J’essaye toujours d’écouter plus que je ne parle : je suis entouré de gens qui en savent plus que moi sur tout. Chaque jour j’apprends. Et chaque jour je remplace un bout d’étoffe par un autre plus juste, plus solide.
Le grand drame auquel on assiste depuis longtemps mais plus cruellement avec la pandémie est celui-ci: en savoir juste assez pour être convaincu qu’on sait tout, et pas assez pour se rendre compte qu’on ne sait à peu près rien et qu’on comprend encore moins; qu’on s’est arrêté dans l’antichambre de la science et qu’on se promène de par le monde l’esprit nues-fesses. Ce qui va parfois de pair avec cette idée qu’on peut magasiner ses experts en fonction de la vérité qu’on désire ou qui nous apaise. Comme si, dans des domaines complexes, il s’agissait de choisir bêtement des bobettes chez Walmart suivant qu’elles sont en coton ou en polyester parce l’une est plus douce que l’autre.

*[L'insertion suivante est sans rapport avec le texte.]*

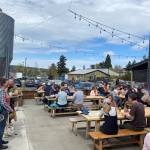 Staff photo / Isabel Ashley 
Islanders enjoy food, beverage, and sunshine at the San Juan Island Brewery following the Great Island Clean-Up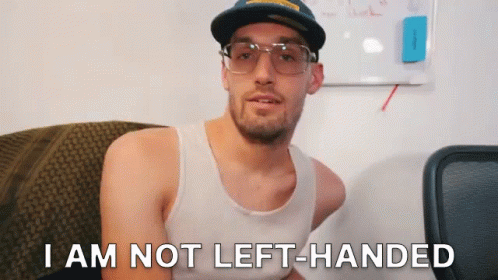 A Man Wearing Glasses And A Hat Says I Am Not Left Handed GIF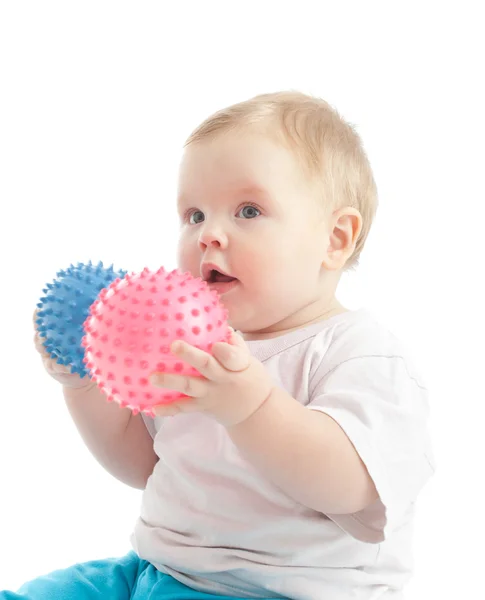 Portret van kleine jongen met twee massage-ballen — Stockfoto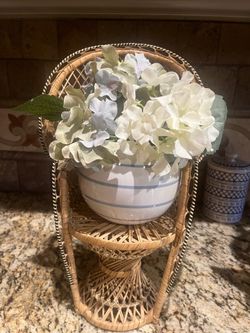 Wicker stand with fake plant
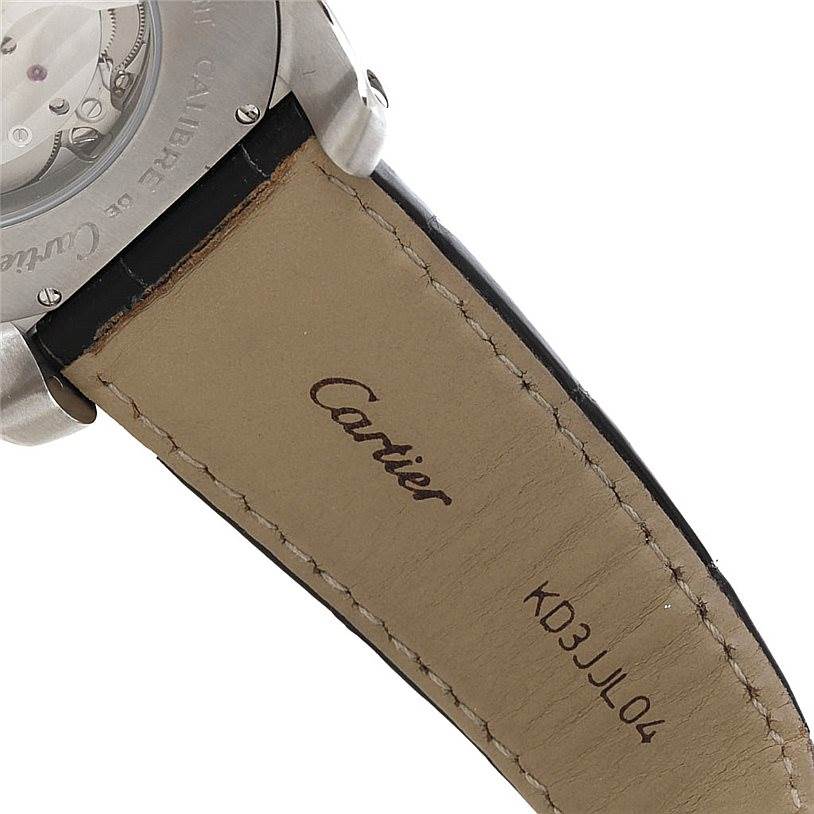 This image shows the back of the Calibre de Cartier watch by Cartier, focusing on the strap and case back.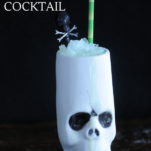 Skull tiki mug with green bamboo straw and skull pick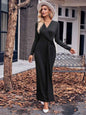 Black women's solid V-neck waist dress by Stylish 3Sixty5, featuring a chic and fitted design for elegant occasions.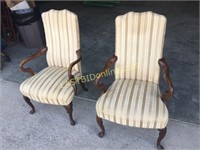 Two upholstered high back chairs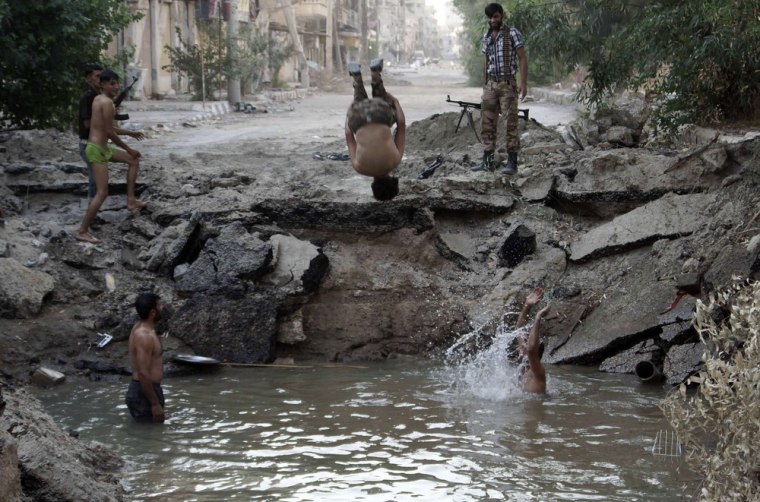Image: A Free Syrian Army fighter dives into a crater filled with water in Deir al-Zor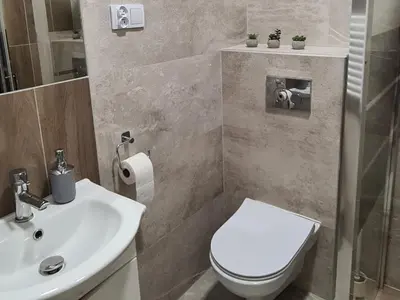 a bathroom with a white toilet and a sink at Apartment na Zamkowej in Kraków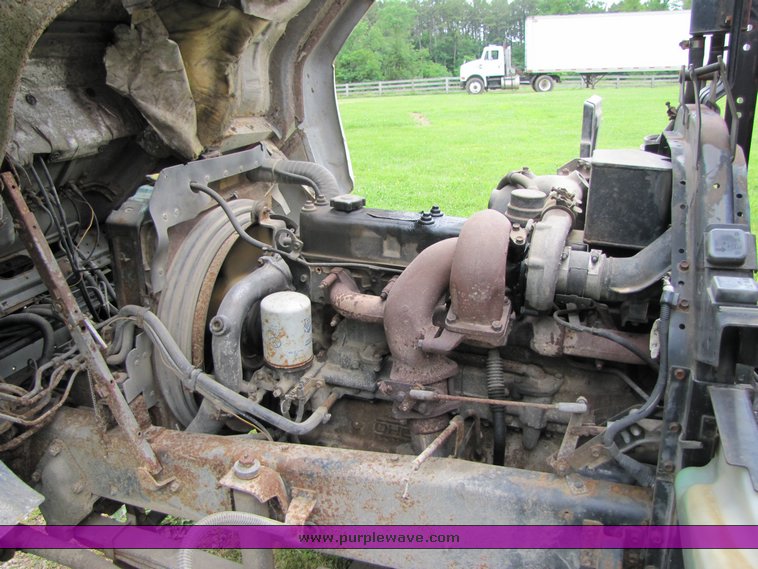 image for item 3326 1987 GMC 7000 forward cab over 24' rollback truck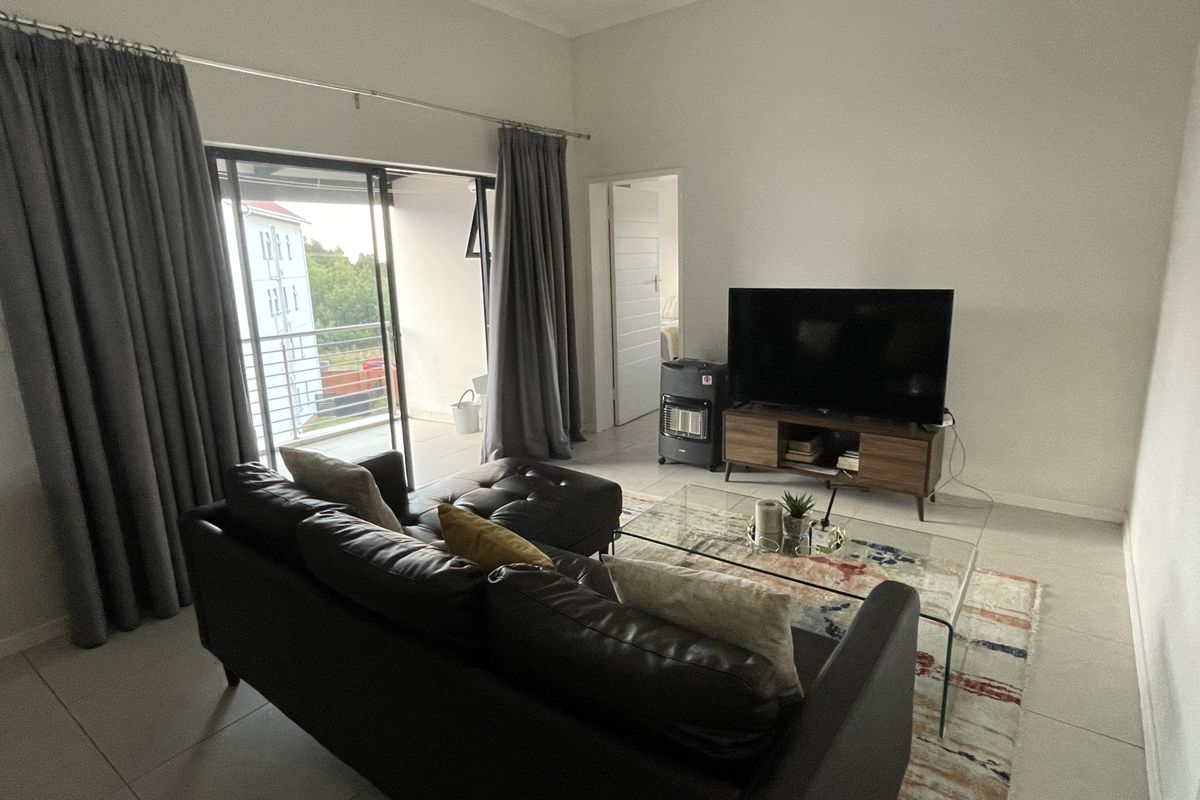 A bright living room featuring tiled flooring and a large sliding glass door providing access to an attached balcony.
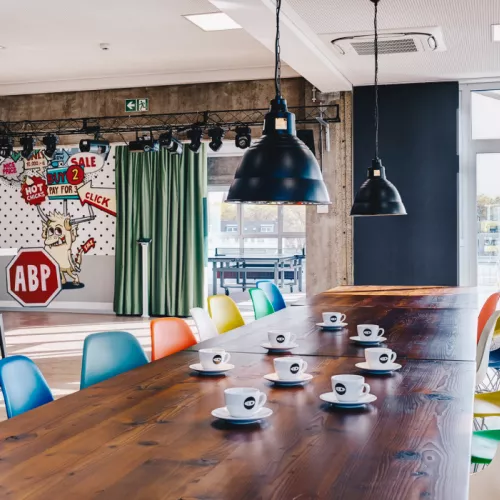 Interior view of eyeo GmbH's Cologne office, featuring the main gathering space in the kitchen with large tables and colorful chairs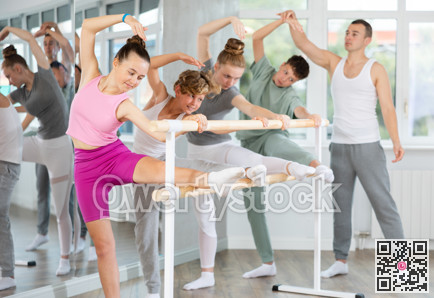 Teenage boys and girls practicing leg stretching exercise during ballet classes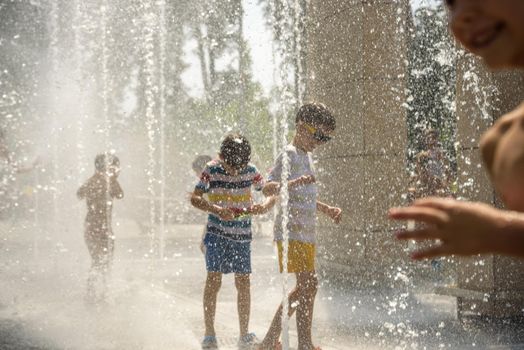 Kyiv, Ukraine - August 01, 2021: Boys jumping in water fountains. Children playing with a city fountain on hot summer day. Happy friends having fun in fountain. Summer weather. Friendship, lifestyle and vacation.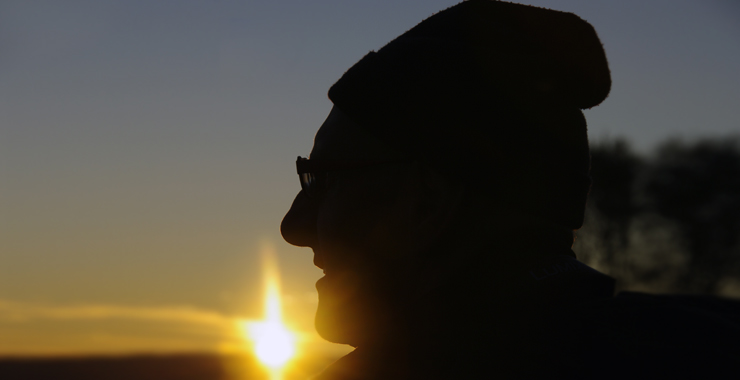 older man silhouetted against sunrise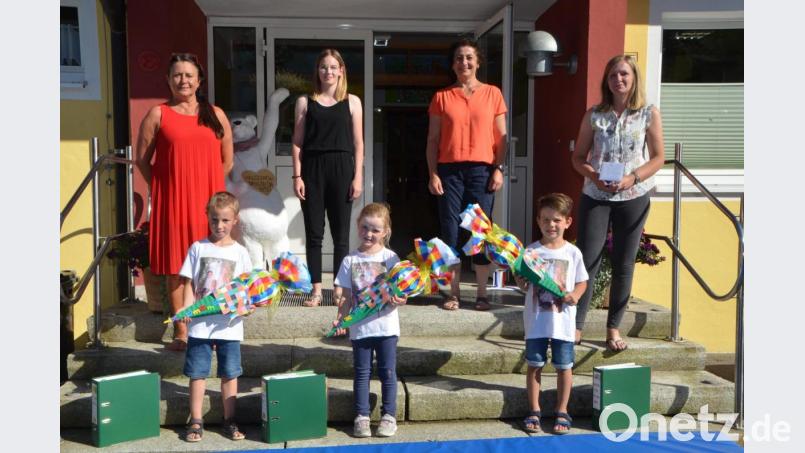 Mit der Schultüte in der Hand und der Sammelmappe, in der sämtliche kreativen Arbeiten der Kindergartenzeit festgehalten sind, wurden Benedikt Schatz, Anne Malzer und Tim Maier (vorne, von links nach rechts) von Leiterin Birgit Zant (links) und dem Team verabschiedet. Der &quot;Rauswurf&quot; wurde zu einem bewegenden Augenblick für Kinder, Erzieher aber auch Eltern. Bild: dob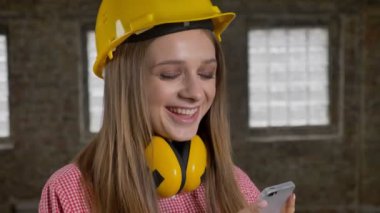 Genç Sevimli kız Oluşturucu gülüyor, iletişim anlayışı onun smarphone izliyor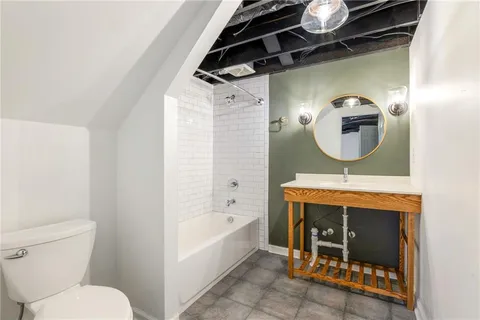 a bathroom with a toilet a sink and bathtub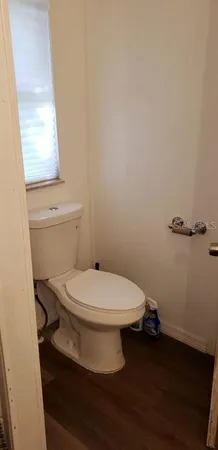 a white toilet sitting next to a window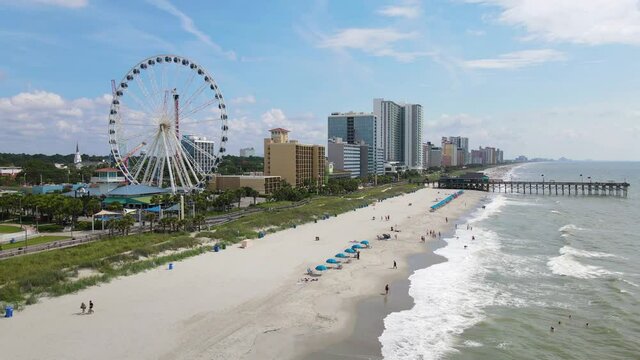 Myrtle Beach Skyline, South Carolina USA. Aerial View of Grand Strand Beachfront Ferris Wheel and Pier on Sunny Day, 60fps Drone Shot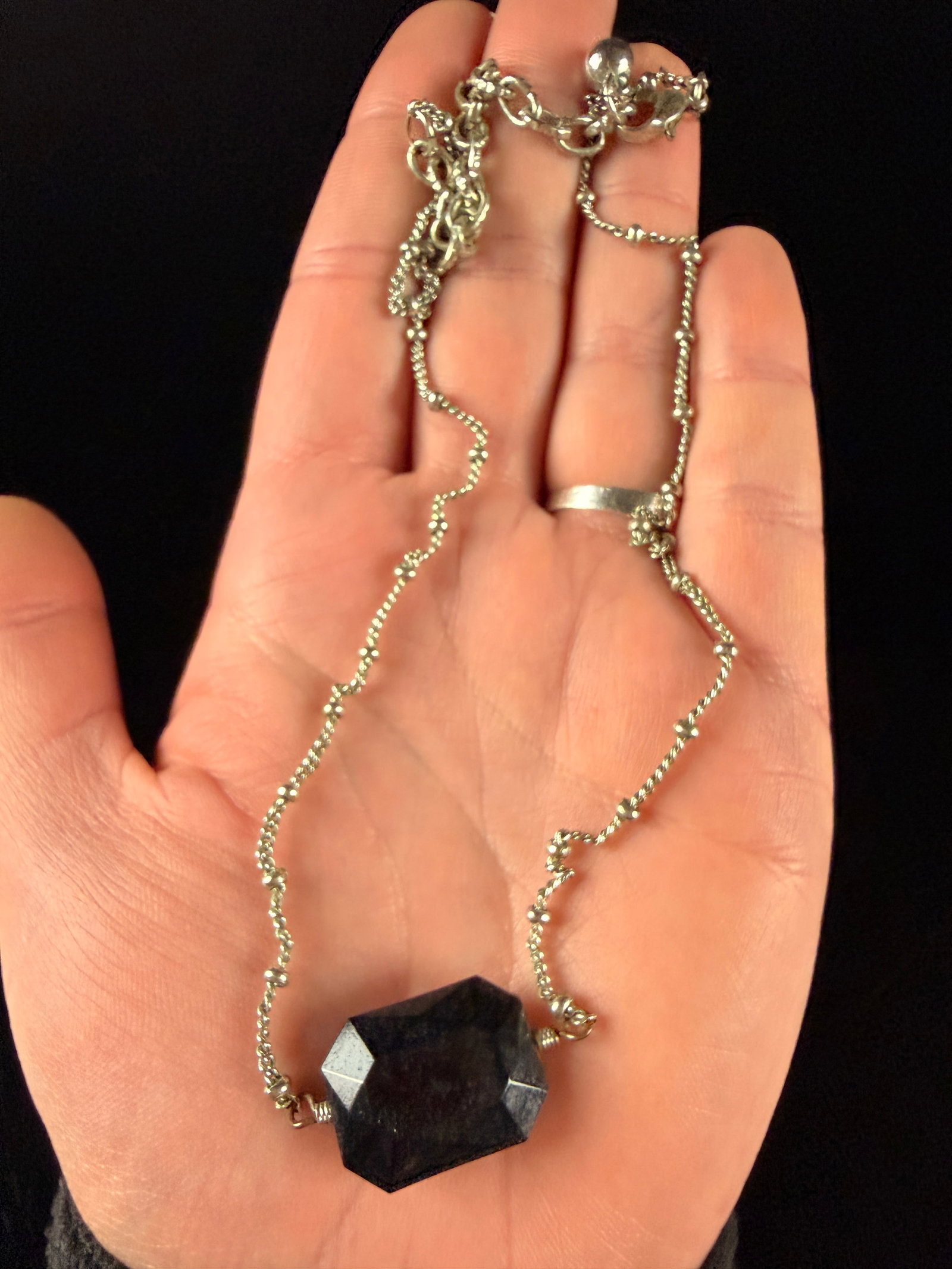 Silver-Toned Satellite Chain Necklace with Faceted Black Obsidian Style Pendant: This necklace features a single integrated focal point consisting of a large, faceted, opaque stone. The stone is rectangular with clipped corners in an emerald-cut style and exhibits a very dark navy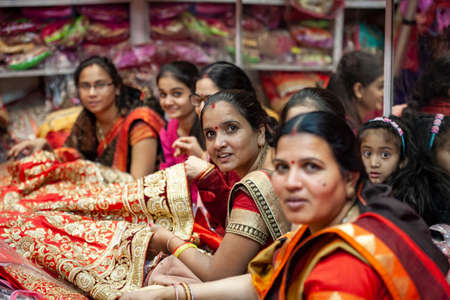 Udaipur city in India, February 8, 2018: Women shopping sari in Udaipur center textile storeのeditorial素材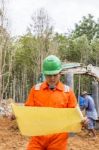 Excavator And Workers Stock Photo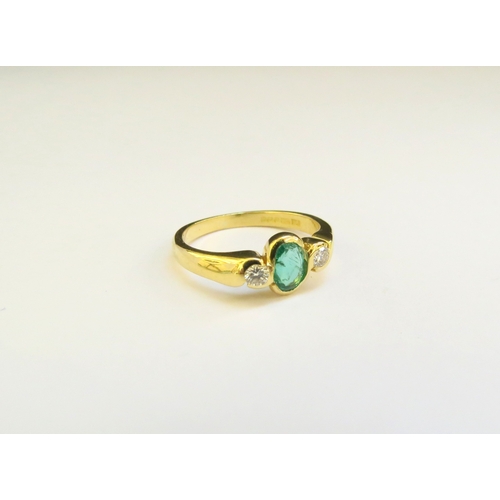 9209 - An 18ct gold emerald and diamond ring, the central oval emerald flanked by diamonds in twist setting... 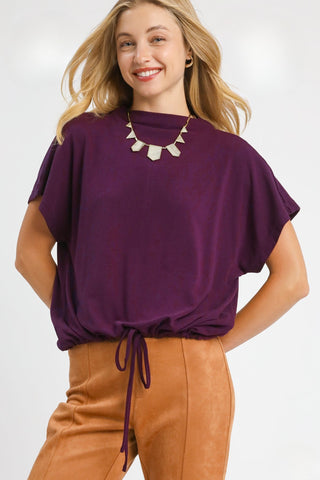 Plum Top with High Crew Neckline, Short dolman sleeves, Brushed fleece, Back keyhole, and Adjustable Bottom with Drawstring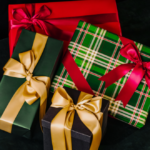 Wrapped gifts in Green, red and gold with Bows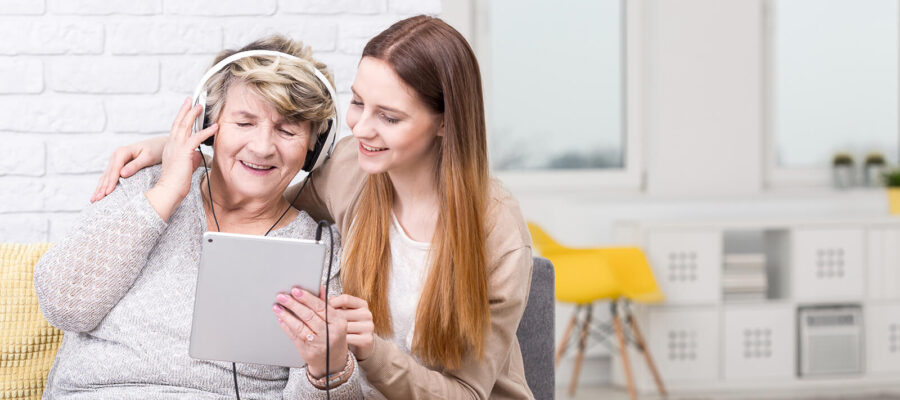 Young woman helping elderly woman with tablet
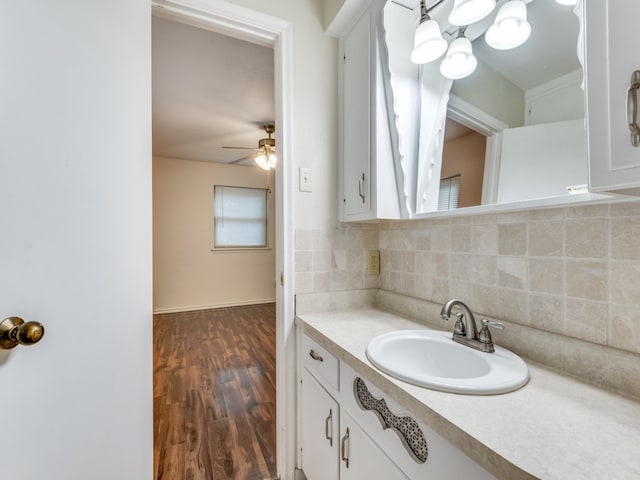 bathroom with ceiling fan with notable chandelier, vanity, wood-type flooring, and decorative backsplash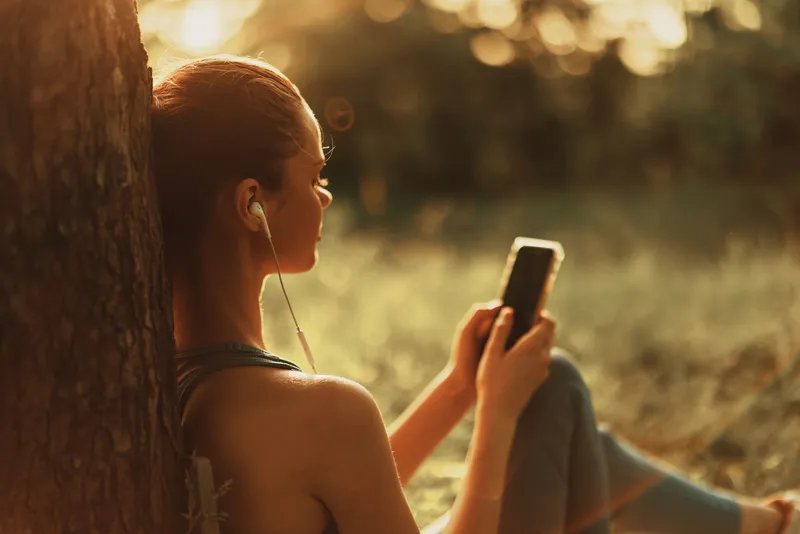 Relaxed young woman enjoying music outdoors in nature during sunset, wearing casual attire, embodying tranquility and leisure with earphones and smartphone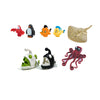 A collection of six African wildlife animal building blocks, including a red bird, black bird, orange bird, yellow bird, and 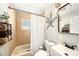 Bathroom with neutral tile, updated vanity, and decorative touches at 7401 35Th N Ave, St Petersburg, FL 33710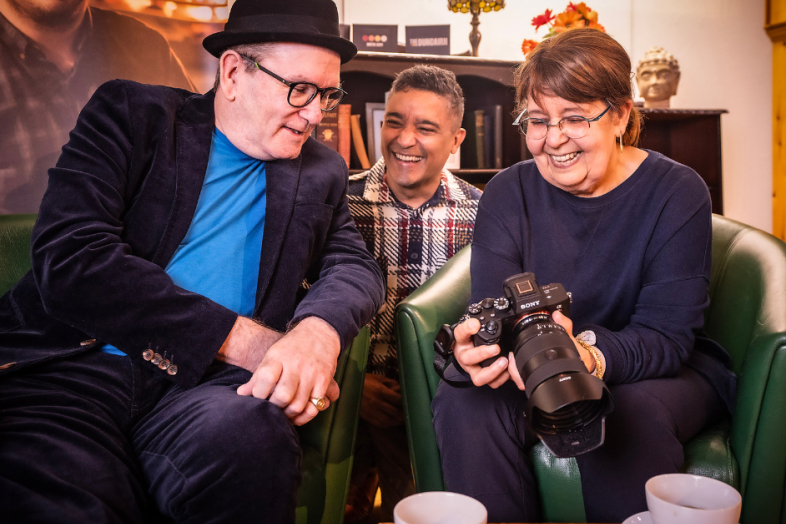 Group of three people smiling and looking at a camera. Two are seated and one is kneeling behind.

Ce n’est pas une question d’intelligence; c’est lié à l’incapacité de réaliser qu’on est toujours au moins à demi-nu dans le domaine des idées et des connaissances, lié à l’idée, fausse, que savoir c’est comprendre. Dans ces cas, l’humilité est un morceau de sagesse : mieux vaut ne pas claironner à hue et à dia: on pourrait rapidement nous arracher notre dernier morceau d’étoffe…
Je crois que cette sagesse devrait s’appliquer partout et pour tous… même, et je dirais encore plus, pour un prix Nobel.